Hier lundi 10 décembre, nous célébrions les 70 ans de la déclaration universelle des Droits humains de 1948. Après plus 60 millions de morts, dont plus de 45 millions de civils, 6 millions de juifs, Hiroshima et Nagazaki, les nations se décident enfin pour la paix, affirmant que « tous les êtres humains naissent libres et égaux en dignité et en droits… » Une promesse était ainsi faite : les droits des individus compteraient autant que les droits des États. « Un sombre anniversaire », pourtant, au regard de la vague réactionnaire qui s’étend et des “hommes forts” qui attisent la haine et bafouent les libertés fondamentales.

Mais il est aussi des visages qui éclairent cet anniversaire, donnent force et espoir.

Dimanche à Oran Pierre Claverie, évêque d’Oran, les 7 moines de Tibhirine, et les 11 autres religieuses et religieux ont été reconnus bienheureux. Bienheureux de n’avoir rien préféré à l’amour du peuple au milieu duquel ils vivaient, au nom de l’amitié du Dieu unique, le Christ pour eux. Bienheureux de ne pas s’être souciés d’eux-mêmes. Bienheureux d’avoir aimé la vie jusqu’à la perdre. Visages magnifiques d’une Église de proximité, de dialogue, de compassion. Une Église sans prétention, sinon celle d’être servante pour la dignité de tous.

D’autres visages encore. Comme ceux de Nadia Murad, 25 ans, et Denis Mukwege, 63 ans, qui se battent contre une même barbarie : le viol utilisé comme arme de guerre. Ils ont reçu ce lundi 10 décembre à Oslo, le Prix Nobel de la paix.

Nadia Murad, jeune Irakienne Yézidies a pourtant déjà vécu mille vies. Elle a survécu au génocide perpétré par l’État islamique en août 2014 dans son village natal. Après l’assassinat de ses frères elle devient une esclave sexuelle, vendue et revendue à différents bourreaux. Aujourd’hui, elle se bat pour les 3 000 femmes yézidies toujours captives de Daesh et « pour la dignité des victimes du trafic d’êtres humains ».
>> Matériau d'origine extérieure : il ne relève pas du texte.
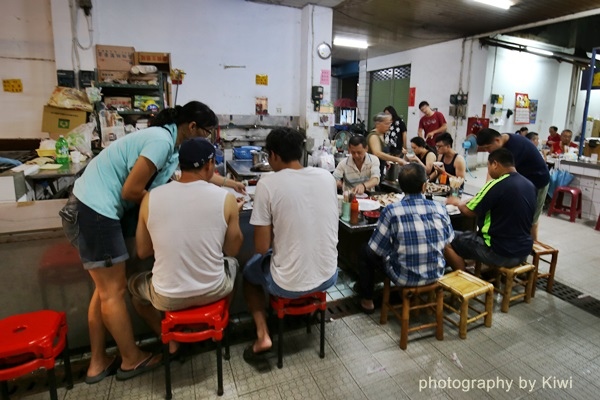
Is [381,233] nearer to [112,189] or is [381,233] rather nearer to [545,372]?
[545,372]

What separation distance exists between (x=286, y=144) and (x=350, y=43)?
305 inches

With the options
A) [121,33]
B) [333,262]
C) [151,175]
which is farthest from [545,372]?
[121,33]

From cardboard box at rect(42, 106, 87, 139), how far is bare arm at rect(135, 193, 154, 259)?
3.02 meters

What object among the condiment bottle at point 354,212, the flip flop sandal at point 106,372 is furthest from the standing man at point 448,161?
the flip flop sandal at point 106,372

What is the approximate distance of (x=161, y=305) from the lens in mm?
1811

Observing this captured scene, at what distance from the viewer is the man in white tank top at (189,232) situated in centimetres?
170

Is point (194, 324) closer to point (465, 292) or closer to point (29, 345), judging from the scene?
point (29, 345)

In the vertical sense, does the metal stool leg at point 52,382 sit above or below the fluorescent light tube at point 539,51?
below

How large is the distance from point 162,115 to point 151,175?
0.37 metres

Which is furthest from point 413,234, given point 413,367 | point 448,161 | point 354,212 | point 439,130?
point 439,130

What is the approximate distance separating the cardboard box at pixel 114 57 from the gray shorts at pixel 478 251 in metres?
4.17

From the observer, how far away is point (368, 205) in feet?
9.20

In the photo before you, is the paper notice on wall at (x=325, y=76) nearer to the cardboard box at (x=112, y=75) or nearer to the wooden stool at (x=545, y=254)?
the cardboard box at (x=112, y=75)

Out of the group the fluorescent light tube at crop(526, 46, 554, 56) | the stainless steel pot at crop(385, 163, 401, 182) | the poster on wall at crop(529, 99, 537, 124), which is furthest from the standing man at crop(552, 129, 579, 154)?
the stainless steel pot at crop(385, 163, 401, 182)
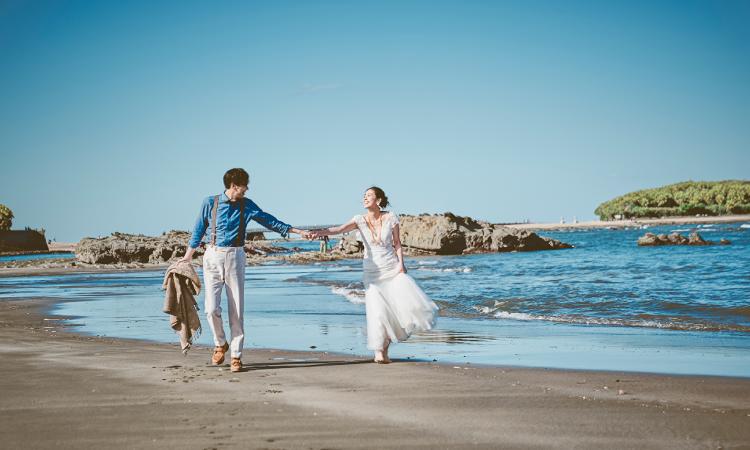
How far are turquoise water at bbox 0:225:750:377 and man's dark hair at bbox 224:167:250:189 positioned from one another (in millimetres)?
2839

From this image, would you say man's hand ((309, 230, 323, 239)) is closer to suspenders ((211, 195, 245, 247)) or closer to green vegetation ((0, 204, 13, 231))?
suspenders ((211, 195, 245, 247))

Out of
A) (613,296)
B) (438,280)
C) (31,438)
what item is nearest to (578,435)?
(31,438)

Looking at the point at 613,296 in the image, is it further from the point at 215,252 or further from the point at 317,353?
the point at 215,252

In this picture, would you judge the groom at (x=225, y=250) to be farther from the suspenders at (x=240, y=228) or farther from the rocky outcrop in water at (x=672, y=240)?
the rocky outcrop in water at (x=672, y=240)

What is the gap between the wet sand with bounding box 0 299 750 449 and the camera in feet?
15.8

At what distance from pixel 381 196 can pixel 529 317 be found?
647 cm

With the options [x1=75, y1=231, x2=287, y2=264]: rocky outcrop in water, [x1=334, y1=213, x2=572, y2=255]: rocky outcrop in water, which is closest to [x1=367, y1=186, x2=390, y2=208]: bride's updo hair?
[x1=75, y1=231, x2=287, y2=264]: rocky outcrop in water

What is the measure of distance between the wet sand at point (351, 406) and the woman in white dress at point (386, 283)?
23.8 inches

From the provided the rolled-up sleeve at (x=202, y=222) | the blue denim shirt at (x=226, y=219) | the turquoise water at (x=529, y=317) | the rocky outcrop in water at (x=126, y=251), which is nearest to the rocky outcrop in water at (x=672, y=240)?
the turquoise water at (x=529, y=317)

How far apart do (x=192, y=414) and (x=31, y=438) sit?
45.1 inches

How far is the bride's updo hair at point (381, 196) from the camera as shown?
28.8ft

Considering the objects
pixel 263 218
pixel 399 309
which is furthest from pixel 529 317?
pixel 263 218

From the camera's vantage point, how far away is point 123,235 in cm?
4978

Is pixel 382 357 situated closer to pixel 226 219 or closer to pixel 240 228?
pixel 240 228
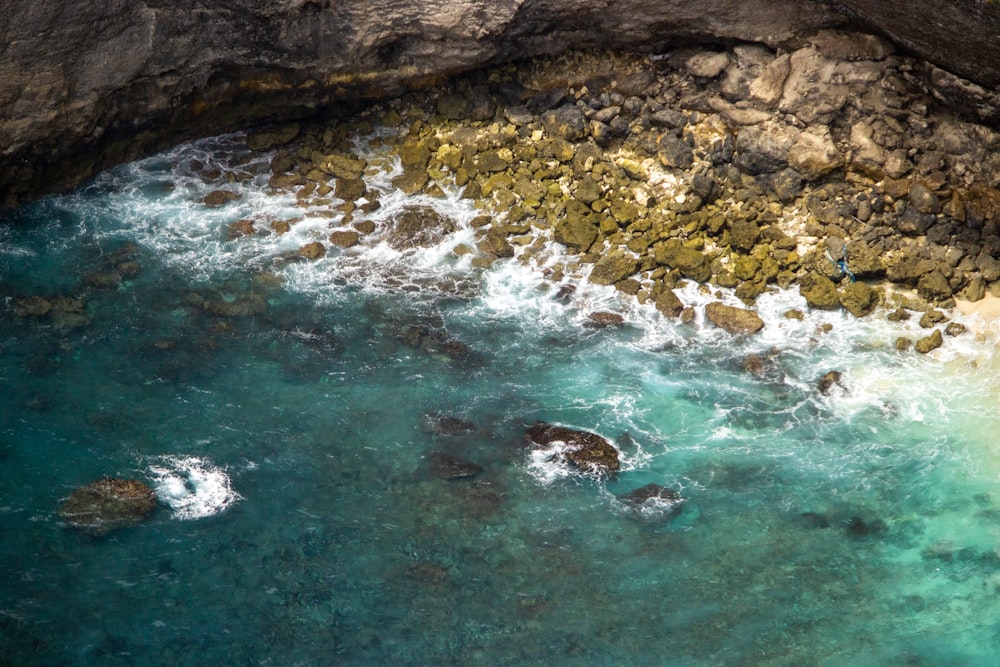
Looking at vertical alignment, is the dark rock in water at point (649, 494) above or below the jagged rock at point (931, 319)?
below

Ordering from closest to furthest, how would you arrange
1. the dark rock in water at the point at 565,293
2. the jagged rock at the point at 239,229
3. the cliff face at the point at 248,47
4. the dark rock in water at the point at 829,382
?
1. the dark rock in water at the point at 829,382
2. the cliff face at the point at 248,47
3. the dark rock in water at the point at 565,293
4. the jagged rock at the point at 239,229

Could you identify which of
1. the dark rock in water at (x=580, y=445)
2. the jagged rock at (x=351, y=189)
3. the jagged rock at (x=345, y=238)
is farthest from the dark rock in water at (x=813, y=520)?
the jagged rock at (x=351, y=189)

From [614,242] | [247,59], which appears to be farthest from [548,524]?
[247,59]

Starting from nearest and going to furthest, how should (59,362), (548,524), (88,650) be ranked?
(88,650), (548,524), (59,362)

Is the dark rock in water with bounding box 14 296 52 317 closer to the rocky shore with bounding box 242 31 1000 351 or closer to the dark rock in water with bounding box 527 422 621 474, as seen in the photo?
the rocky shore with bounding box 242 31 1000 351

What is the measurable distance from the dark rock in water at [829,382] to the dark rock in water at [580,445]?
4.33 m

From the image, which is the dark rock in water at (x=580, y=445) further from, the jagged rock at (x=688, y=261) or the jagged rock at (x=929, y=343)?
the jagged rock at (x=929, y=343)

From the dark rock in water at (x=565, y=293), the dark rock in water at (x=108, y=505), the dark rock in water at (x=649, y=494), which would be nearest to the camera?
the dark rock in water at (x=108, y=505)

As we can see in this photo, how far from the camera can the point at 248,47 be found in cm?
2603

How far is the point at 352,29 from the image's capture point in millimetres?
→ 25906

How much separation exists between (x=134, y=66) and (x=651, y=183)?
1167 cm

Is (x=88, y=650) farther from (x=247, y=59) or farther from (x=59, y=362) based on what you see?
(x=247, y=59)

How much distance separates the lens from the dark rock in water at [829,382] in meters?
22.5

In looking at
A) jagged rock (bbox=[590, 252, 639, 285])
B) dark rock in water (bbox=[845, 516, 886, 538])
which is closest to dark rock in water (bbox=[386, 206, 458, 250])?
jagged rock (bbox=[590, 252, 639, 285])
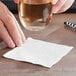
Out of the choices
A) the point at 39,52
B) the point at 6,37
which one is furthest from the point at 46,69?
the point at 6,37

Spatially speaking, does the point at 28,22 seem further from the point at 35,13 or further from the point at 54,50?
the point at 54,50

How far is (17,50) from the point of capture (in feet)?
2.55

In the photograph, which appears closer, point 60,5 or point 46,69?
point 46,69

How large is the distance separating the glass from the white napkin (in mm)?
129

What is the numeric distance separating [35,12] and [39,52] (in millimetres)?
212

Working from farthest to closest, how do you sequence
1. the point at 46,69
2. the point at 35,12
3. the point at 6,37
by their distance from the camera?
the point at 6,37 → the point at 46,69 → the point at 35,12

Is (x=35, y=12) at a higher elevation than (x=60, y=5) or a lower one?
higher

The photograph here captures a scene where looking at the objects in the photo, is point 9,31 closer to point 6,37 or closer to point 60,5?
point 6,37

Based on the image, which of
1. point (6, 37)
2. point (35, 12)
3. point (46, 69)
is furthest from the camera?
point (6, 37)

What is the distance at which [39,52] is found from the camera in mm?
755

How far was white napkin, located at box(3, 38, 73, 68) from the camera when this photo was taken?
707 mm

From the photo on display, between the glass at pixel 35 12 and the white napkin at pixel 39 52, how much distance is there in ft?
0.42

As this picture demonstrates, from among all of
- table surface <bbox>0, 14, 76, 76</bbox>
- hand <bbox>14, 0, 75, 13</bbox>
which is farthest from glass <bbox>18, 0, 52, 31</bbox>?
hand <bbox>14, 0, 75, 13</bbox>

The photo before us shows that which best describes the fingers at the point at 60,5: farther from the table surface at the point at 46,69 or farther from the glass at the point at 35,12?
the glass at the point at 35,12
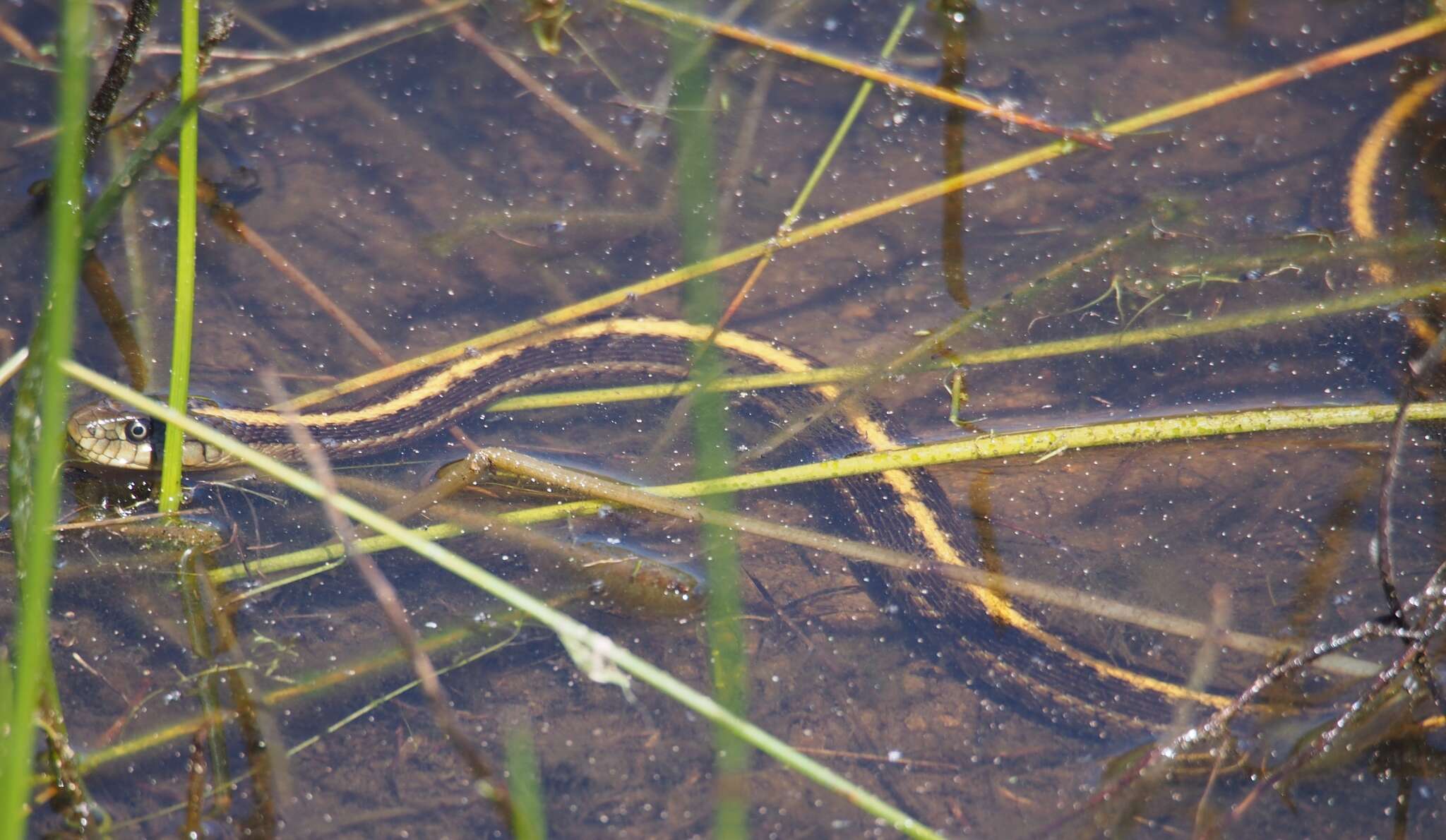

Denis Mukwege, dont j’ai déjà souvent parlé, chirurgien gynécologue congolais se bat depuis vingt ans pour réparer le corps de femmes, d’adolescentes, d’enfants brisées dans leur intimité sexuelle et leur intégrité psychique par des actes de torture, des viols et des mutilations atroces. Ces corps mutilés qu’il répare, sont des « terrains de guerre ». Il déclarait hier en recevant le Nobel, « Ce ne sont pas seulement les auteurs de violences qui sont responsables de leurs crimes, mais aussi ceux qui choisissent de détourner le regard. S’il faut faire la guerre, c’est la guerre contre l’indifférence qui ronge nos sociétés ».

Les 19 bienheureux d’Algérie, Nadia Murad, Denis Mukwege, en ces temps troublés et incertains nous montrent le cap. Vivre à hauteur d’homme, rien de plus. Rien de moins.

 

Véronique Margron op. 

Chronique diffusée sur RCF mardi 11 décembre 2018.